┌──

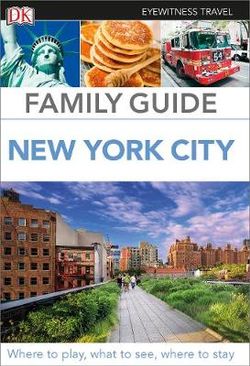 New York City: Eyewitness Family Travel Guide New York City: Eyewitness Family Travel Guide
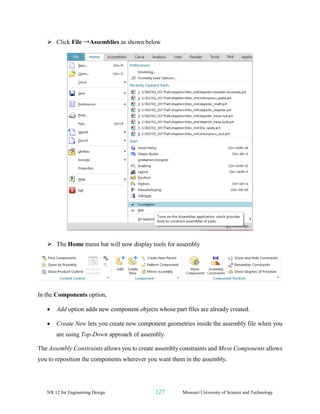NX 12 for Engineering Design 127 Missouri University of Science and Technology
➢ Click File →Assemblies as shown below
➢ The Home menu bar will now display tools for assembly
In the Components option,
• Add option adds new component objects whose part files are already created.
• Create New lets you create new component geometries inside the assembly file when you
are using Top-Down approach of assembly.
The Assembly Constraints allows you to create assembly constraints and Move Components allows
you to reposition the components wherever you want them in the assembly.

└──

• EXERCISE:
Arrange the lines of the records above as a Markdown table with the columns Number and Entry, numbering each row and skipping blank lines. Leave the pictures out of the answer.

• RESPONSE TO THE TASK:
| Number | Entry |
|---|---|
| 1 |  New York City: Eyewitness Family Travel Guide New York City: Eyewitness Family Travel Guide |
| 2 | NX 12 for Engineering Design 127 Missouri University of Science and Technology |
| 3 | ➢ Click File →Assemblies as shown below |
| 4 | ➢ The Home menu bar will now display tools for assembly |
| 5 | In the Components option, |
| 6 | • Add option adds new component objects whose part files are already created. |
| 7 | • Create New lets you create new component geometries inside the assembly file when you |
| 8 | are using Top-Down approach of assembly. |
| 9 | The Assembly Constraints allows you to create assembly constraints and Move Components allows |
| 10 | you to reposition the components wherever you want them in the assembly. |